We writers, often can't see this. But readers can. They aren't privvy to the creative process; all they care about is can they follow the story you are trying to tell? Is it emotionally involving for them? Is it dramatically compelling? Does it make sense?
And then there is the ego thing. We writers are big writhing gooey masses of ego. We are easily bruised and we are never so vulnerable as when we throw our new stuff out there for the first rounds of feedback. We want to be told our stuff is Great! Fabulous! Better than anything Paterson does! We don't want to hear our babies are homely. Even when we suspect they are.
So, next time you are offered feedback -- here, from your critique group or an editor, resist the urge to explain. Someday, when your book is on the shelf at Borders and a customer picks it up, reads the first page and puts the book down, you're not going to be there to say "Yeah but..."

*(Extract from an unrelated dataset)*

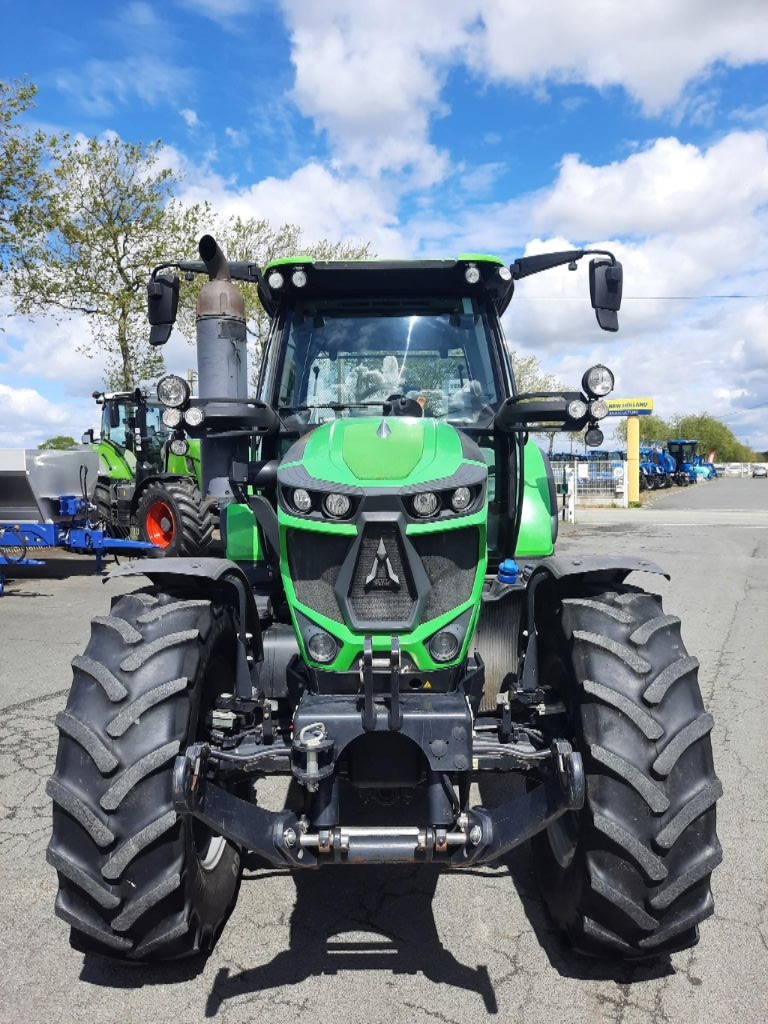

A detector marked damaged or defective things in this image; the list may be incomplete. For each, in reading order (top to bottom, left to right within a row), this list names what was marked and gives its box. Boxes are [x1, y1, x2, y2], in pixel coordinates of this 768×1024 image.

cracked pavement [0, 481, 765, 1024]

Let's take a look at Jude's opening. I am not suggesting Jude has a Yeah But issue here at all. (Jude was in one of our workshops at SleuthFest once and takes feeback like a trouper). But does this opening make you want to read on? Does it reel you in? (Apologies, Jude, given your fishing theme here!) Can it be improved? Let him know what you think:
My stepfather, drunken bastard that he was, taught me two important survival skills: How to use a baitcaster reel, and how to filet a bass. On August 16, I had gotten up at six A.M. and exercised the first. By nine, I stood under the shade of a very large pine tree, busy with the second. I wore khaki shorts, no shirt, a pair of topsiders and a ball cap that said Guinness. Typical north Florida fishing attire. I’d run out of Barbasol three days ago, so my razor was on vacation until further notice.
I scraped the scales off my third and final fish, looked up and saw a little red car turning from Lake Barkley Road onto my gravel driveway. It was one of those cars I call a Bic. Like the lighters, they’re cheap and disposable. You buy one fresh off the lot, and by the time it needs new tires it’s ready for the junk yard. An internal timing device insures that all working parts take a dive at the precise moment the warranty expires.
It struggled up the hill and parked beside my GMC Jimmy. The driver’s side door opened and a young woman got out, wearing what at first appeared to be a hearing aid. It was one of those cell phone gizmos you hang on your ear so everyone thinks you’re loony tunes walking around talking to yourself. In the future, they’ll implant a computer chip directly into your brain and you’ll be perpetually connected, via satellite, to people you don’t want to talk to anyway. I was hoping I’d die before anything like that ever happened when the woman said, “Is this where you live?” She surveyed my home sweet home--a 1964 Airstream Safari travel trailer, parked on lot 27 at Joe’s Fish Camp--my ten year-old SUV, my blood-stained picnic table littered with catch-of-the-day carcasses. She had an expensive-looking hairstyle, clipped shoulder-length, brown with streaks of caramel, and a dubious look on her face. She wore a navy blue skirt and jacket, a thin white silky shirt, some sort of shoes that didn’t tread well on my sandy yard and a white leather purse. I doubted she was old enough to drink.
“If you’re selling something, I’m broke so don’t bother. If you’re from the loan company, I’m really broke so really don’t bother.” I was six weeks behind on my car payment. I expected to wake up any day now and find Jimmy not there. A tow truck hadn’t followed her in, so I figured I was safe for the moment.
“I’m looking for Nicholas Colt,” she said. “The private eye. Is that you?”